Mostly we organised our excursions around meals. The most memorable was a great restaurant at the northern tip of the island that had expensive, but great, food and was situated overlooking a beach. Perfect for a dip pre and post lunch.
We continued our fascination of tzatziki and Greek salad and other classic dishes at many restaurants, mostly in Aliki. The drying squid hanging out the front of the majority of restaurants in Paros was certainly a novelty, but I don’t remember it tasting so good.
Much of the time on Paros was VERY windy, including the evening we arrived which had caused a black out (this made finding our hotel quite an adventure). One of the perks though was the amount of wind water sports on the island, including the very impressive Kite Boarding. I was tempted to take some lessons, but thought better of it given I was pregnant… Phil booked in for some diving, but the wind decided to cancel that, and we ended up doing neither.
One day we took an excursion to Antiparos. A small island just a 15-minute car ferry away. Antiparos is even slower and more desolate than Paros proper.
On Antiparos, there is the fantastic Cave of Antiparos. It is absolutely enormous, about 400 steps deep. Unfortunately the tips of many of the stalagmites and stalactites have been looted over the years (mostly by Russian soldiers in the early 1700’s). The most bizarre thing, other than the hideous lighting, is the 300 year old graffiti. Lord Byron even left his mark.
Another excursion took us to Lefkes, the island’s highest village. It was very peaceful and almost empty.
The main town on Paros is Parikia, the island’s capital and port. It was a little busy for our taste and other than renting our car and killing time waiting for the ferry (more about that in the next post), not much doing in Parikia. Once you got off the busy road along the water there were some very charming paths that wound through the village.
One amusing item in Parikia was a castle that was built by Marco Sanudo, the Venitian Duke of Naxos in 1260 on the remains of a temple to Athena. Being a great student of architecture, old Marco simply incorporated bits of the marble in ad-hoc fashion.
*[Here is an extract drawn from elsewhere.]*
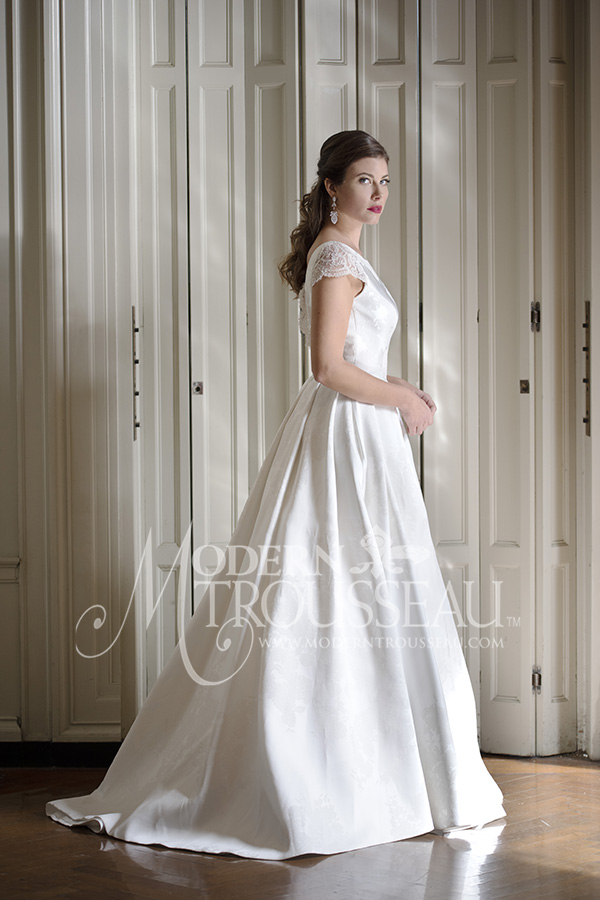 Cap sleeve ballgown wedding dress that features a Bateau Neckline and Scoop Back by Modern Trousseau. Made in the USA by Modern Trousseau.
All in all, the Greek Islands were not what I expected at all (I was thinking more Whitsundays or the Caribbean, where the islands are small, close together, encourage sailing, and are more tropical). The Greek Islands are much larger, and quite a distance from each other – not island hopping material – and are very dry and arid, not lush or tropical at all. But our stay on Paros was very pleasant, and just what we needed before heading home.